• [TASK REQUIREMENTS] Turn the listing below into a JSON list of strings, with one string for each line. Skip the blank lines and leave the pictures out.

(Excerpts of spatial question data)
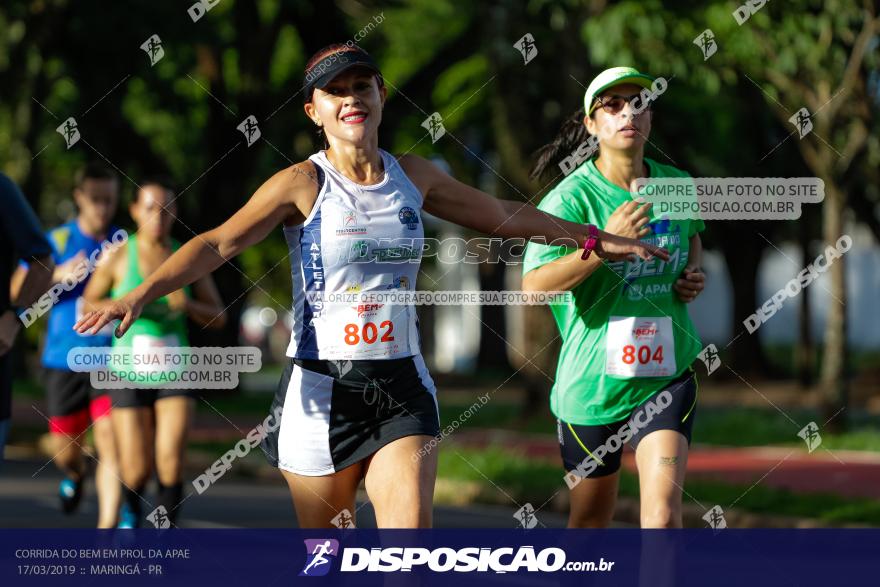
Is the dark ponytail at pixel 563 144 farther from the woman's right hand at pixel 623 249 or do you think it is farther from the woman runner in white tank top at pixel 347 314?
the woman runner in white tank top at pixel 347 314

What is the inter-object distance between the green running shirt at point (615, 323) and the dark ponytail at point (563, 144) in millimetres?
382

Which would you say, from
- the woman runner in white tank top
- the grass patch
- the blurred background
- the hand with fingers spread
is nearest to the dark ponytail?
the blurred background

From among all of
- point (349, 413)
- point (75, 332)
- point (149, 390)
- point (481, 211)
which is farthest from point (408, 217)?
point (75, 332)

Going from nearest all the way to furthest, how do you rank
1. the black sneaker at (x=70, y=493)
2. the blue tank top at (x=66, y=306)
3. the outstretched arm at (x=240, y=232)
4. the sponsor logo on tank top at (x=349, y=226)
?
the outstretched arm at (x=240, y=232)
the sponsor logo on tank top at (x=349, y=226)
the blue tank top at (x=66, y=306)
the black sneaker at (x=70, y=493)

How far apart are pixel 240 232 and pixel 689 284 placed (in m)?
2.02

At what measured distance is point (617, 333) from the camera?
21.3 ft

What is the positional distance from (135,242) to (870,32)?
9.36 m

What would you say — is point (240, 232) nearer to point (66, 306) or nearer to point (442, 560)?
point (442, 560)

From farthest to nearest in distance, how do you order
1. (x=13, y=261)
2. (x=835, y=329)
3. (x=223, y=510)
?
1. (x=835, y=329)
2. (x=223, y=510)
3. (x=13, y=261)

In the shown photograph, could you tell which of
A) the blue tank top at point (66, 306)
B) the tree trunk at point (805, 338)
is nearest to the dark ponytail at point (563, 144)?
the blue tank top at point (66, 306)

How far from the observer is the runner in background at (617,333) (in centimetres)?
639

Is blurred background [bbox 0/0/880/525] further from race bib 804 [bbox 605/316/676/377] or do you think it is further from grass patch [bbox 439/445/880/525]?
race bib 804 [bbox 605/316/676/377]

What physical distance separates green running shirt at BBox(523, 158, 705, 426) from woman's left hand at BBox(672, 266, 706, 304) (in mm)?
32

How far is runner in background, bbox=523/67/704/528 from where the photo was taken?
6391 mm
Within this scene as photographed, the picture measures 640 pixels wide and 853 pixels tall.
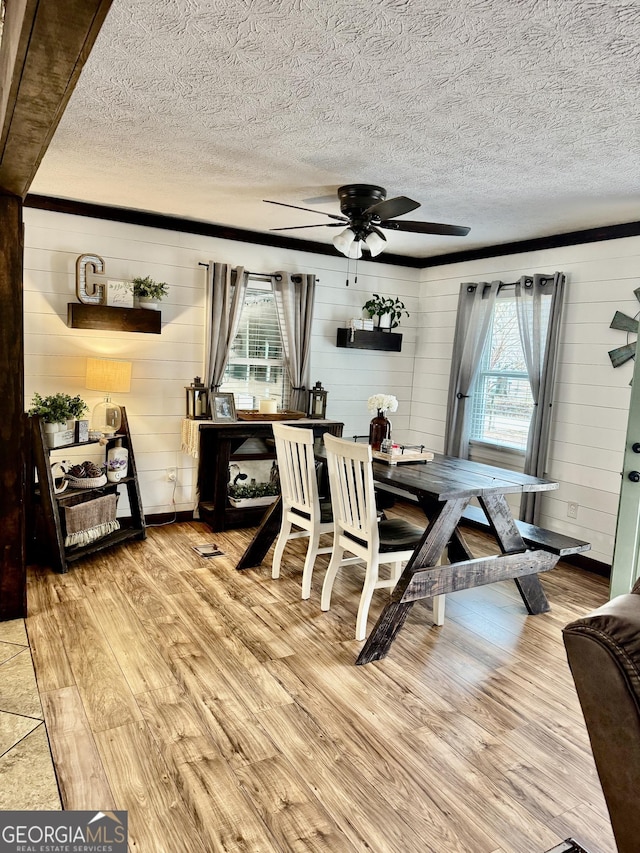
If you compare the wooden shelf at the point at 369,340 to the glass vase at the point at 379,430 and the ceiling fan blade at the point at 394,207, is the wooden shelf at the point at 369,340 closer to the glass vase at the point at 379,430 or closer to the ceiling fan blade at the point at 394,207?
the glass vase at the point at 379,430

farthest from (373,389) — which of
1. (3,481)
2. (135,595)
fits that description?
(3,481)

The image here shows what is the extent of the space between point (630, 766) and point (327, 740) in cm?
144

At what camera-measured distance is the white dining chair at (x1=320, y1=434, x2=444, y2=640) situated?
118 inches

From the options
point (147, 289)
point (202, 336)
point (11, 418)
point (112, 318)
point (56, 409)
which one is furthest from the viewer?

• [TASK ANSWER]
[
  "Is the dark ponytail at pixel 563 144 farther from the woman's right hand at pixel 623 249 or do you think it is farther from the woman runner in white tank top at pixel 347 314?",
  "the woman runner in white tank top at pixel 347 314",
  "What is the inter-object distance between the green running shirt at point (615, 323) and the dark ponytail at point (563, 144) in millimetres?",
  "382",
  "Which would you say, from",
  "- the woman runner in white tank top",
  "- the grass patch",
  "- the blurred background",
  "- the hand with fingers spread",
  "is nearest to the dark ponytail?",
  "the blurred background",
  "From among all of",
  "- point (349, 413)",
  "- point (75, 332)",
  "- point (149, 390)",
  "- point (481, 211)",
  "which is farthest from point (408, 217)?",
  "point (75, 332)",
  "Going from nearest all the way to furthest, how do you rank",
  "1. the black sneaker at (x=70, y=493)",
  "2. the blue tank top at (x=66, y=306)",
  "3. the outstretched arm at (x=240, y=232)",
  "4. the sponsor logo on tank top at (x=349, y=226)",
  "?",
  "the outstretched arm at (x=240, y=232)",
  "the sponsor logo on tank top at (x=349, y=226)",
  "the blue tank top at (x=66, y=306)",
  "the black sneaker at (x=70, y=493)",
  "How far apart are pixel 240 232 and pixel 689 284 placed (in m)?",
  "2.02",
  "At what measured distance is point (617, 333) from the camera?",
  "21.3 ft",
  "What is the positional distance from (135,242) to (870,32)?",
  "9.36 m",
  "What would you say — is point (240, 232) nearer to point (66, 306) or nearer to point (442, 560)?",
  "point (442, 560)",
  "From farthest to nearest in distance, how do you order",
  "1. (x=13, y=261)",
  "2. (x=835, y=329)",
  "3. (x=223, y=510)",
  "?",
  "1. (x=835, y=329)",
  "2. (x=223, y=510)",
  "3. (x=13, y=261)",
  "In the shown photograph, could you tell which of",
  "A) the blue tank top at point (66, 306)",
  "B) the tree trunk at point (805, 338)",
  "is nearest to the dark ponytail at point (563, 144)?",
  "the blue tank top at point (66, 306)",
  "How far from the observer is the runner in background at (617,333) (in centimetres)?",
  "639",
  "Is blurred background [bbox 0/0/880/525] further from race bib 804 [bbox 605/316/676/377] or do you think it is further from grass patch [bbox 439/445/880/525]?",
  "race bib 804 [bbox 605/316/676/377]",
  "What physical distance separates green running shirt at BBox(523, 158, 705, 426) from woman's left hand at BBox(672, 266, 706, 304) (in mm)?",
  "32",
  "How far is runner in background, bbox=523/67/704/528 from where the photo was taken?",
  "6391 mm",
  "Within this scene as photographed, the picture measures 640 pixels wide and 853 pixels tall.",
  "If you compare the wooden shelf at the point at 369,340 to the glass vase at the point at 379,430 and the ceiling fan blade at the point at 394,207, is the wooden shelf at the point at 369,340 closer to the glass vase at the point at 379,430 or closer to the ceiling fan blade at the point at 394,207?",
  "the glass vase at the point at 379,430",
  "farthest from (373,389) — which of",
  "1. (3,481)",
  "2. (135,595)",
  "fits that description?",
  "(3,481)",
  "The image here shows what is the extent of the space between point (630, 766) and point (327, 740) in cm?",
  "144",
  "At what camera-measured distance is the white dining chair at (x1=320, y1=434, x2=444, y2=640) situated?",
  "118 inches",
  "From the options",
  "point (147, 289)",
  "point (202, 336)",
  "point (11, 418)",
  "point (112, 318)",
  "point (56, 409)",
  "which one is furthest from the viewer?"
]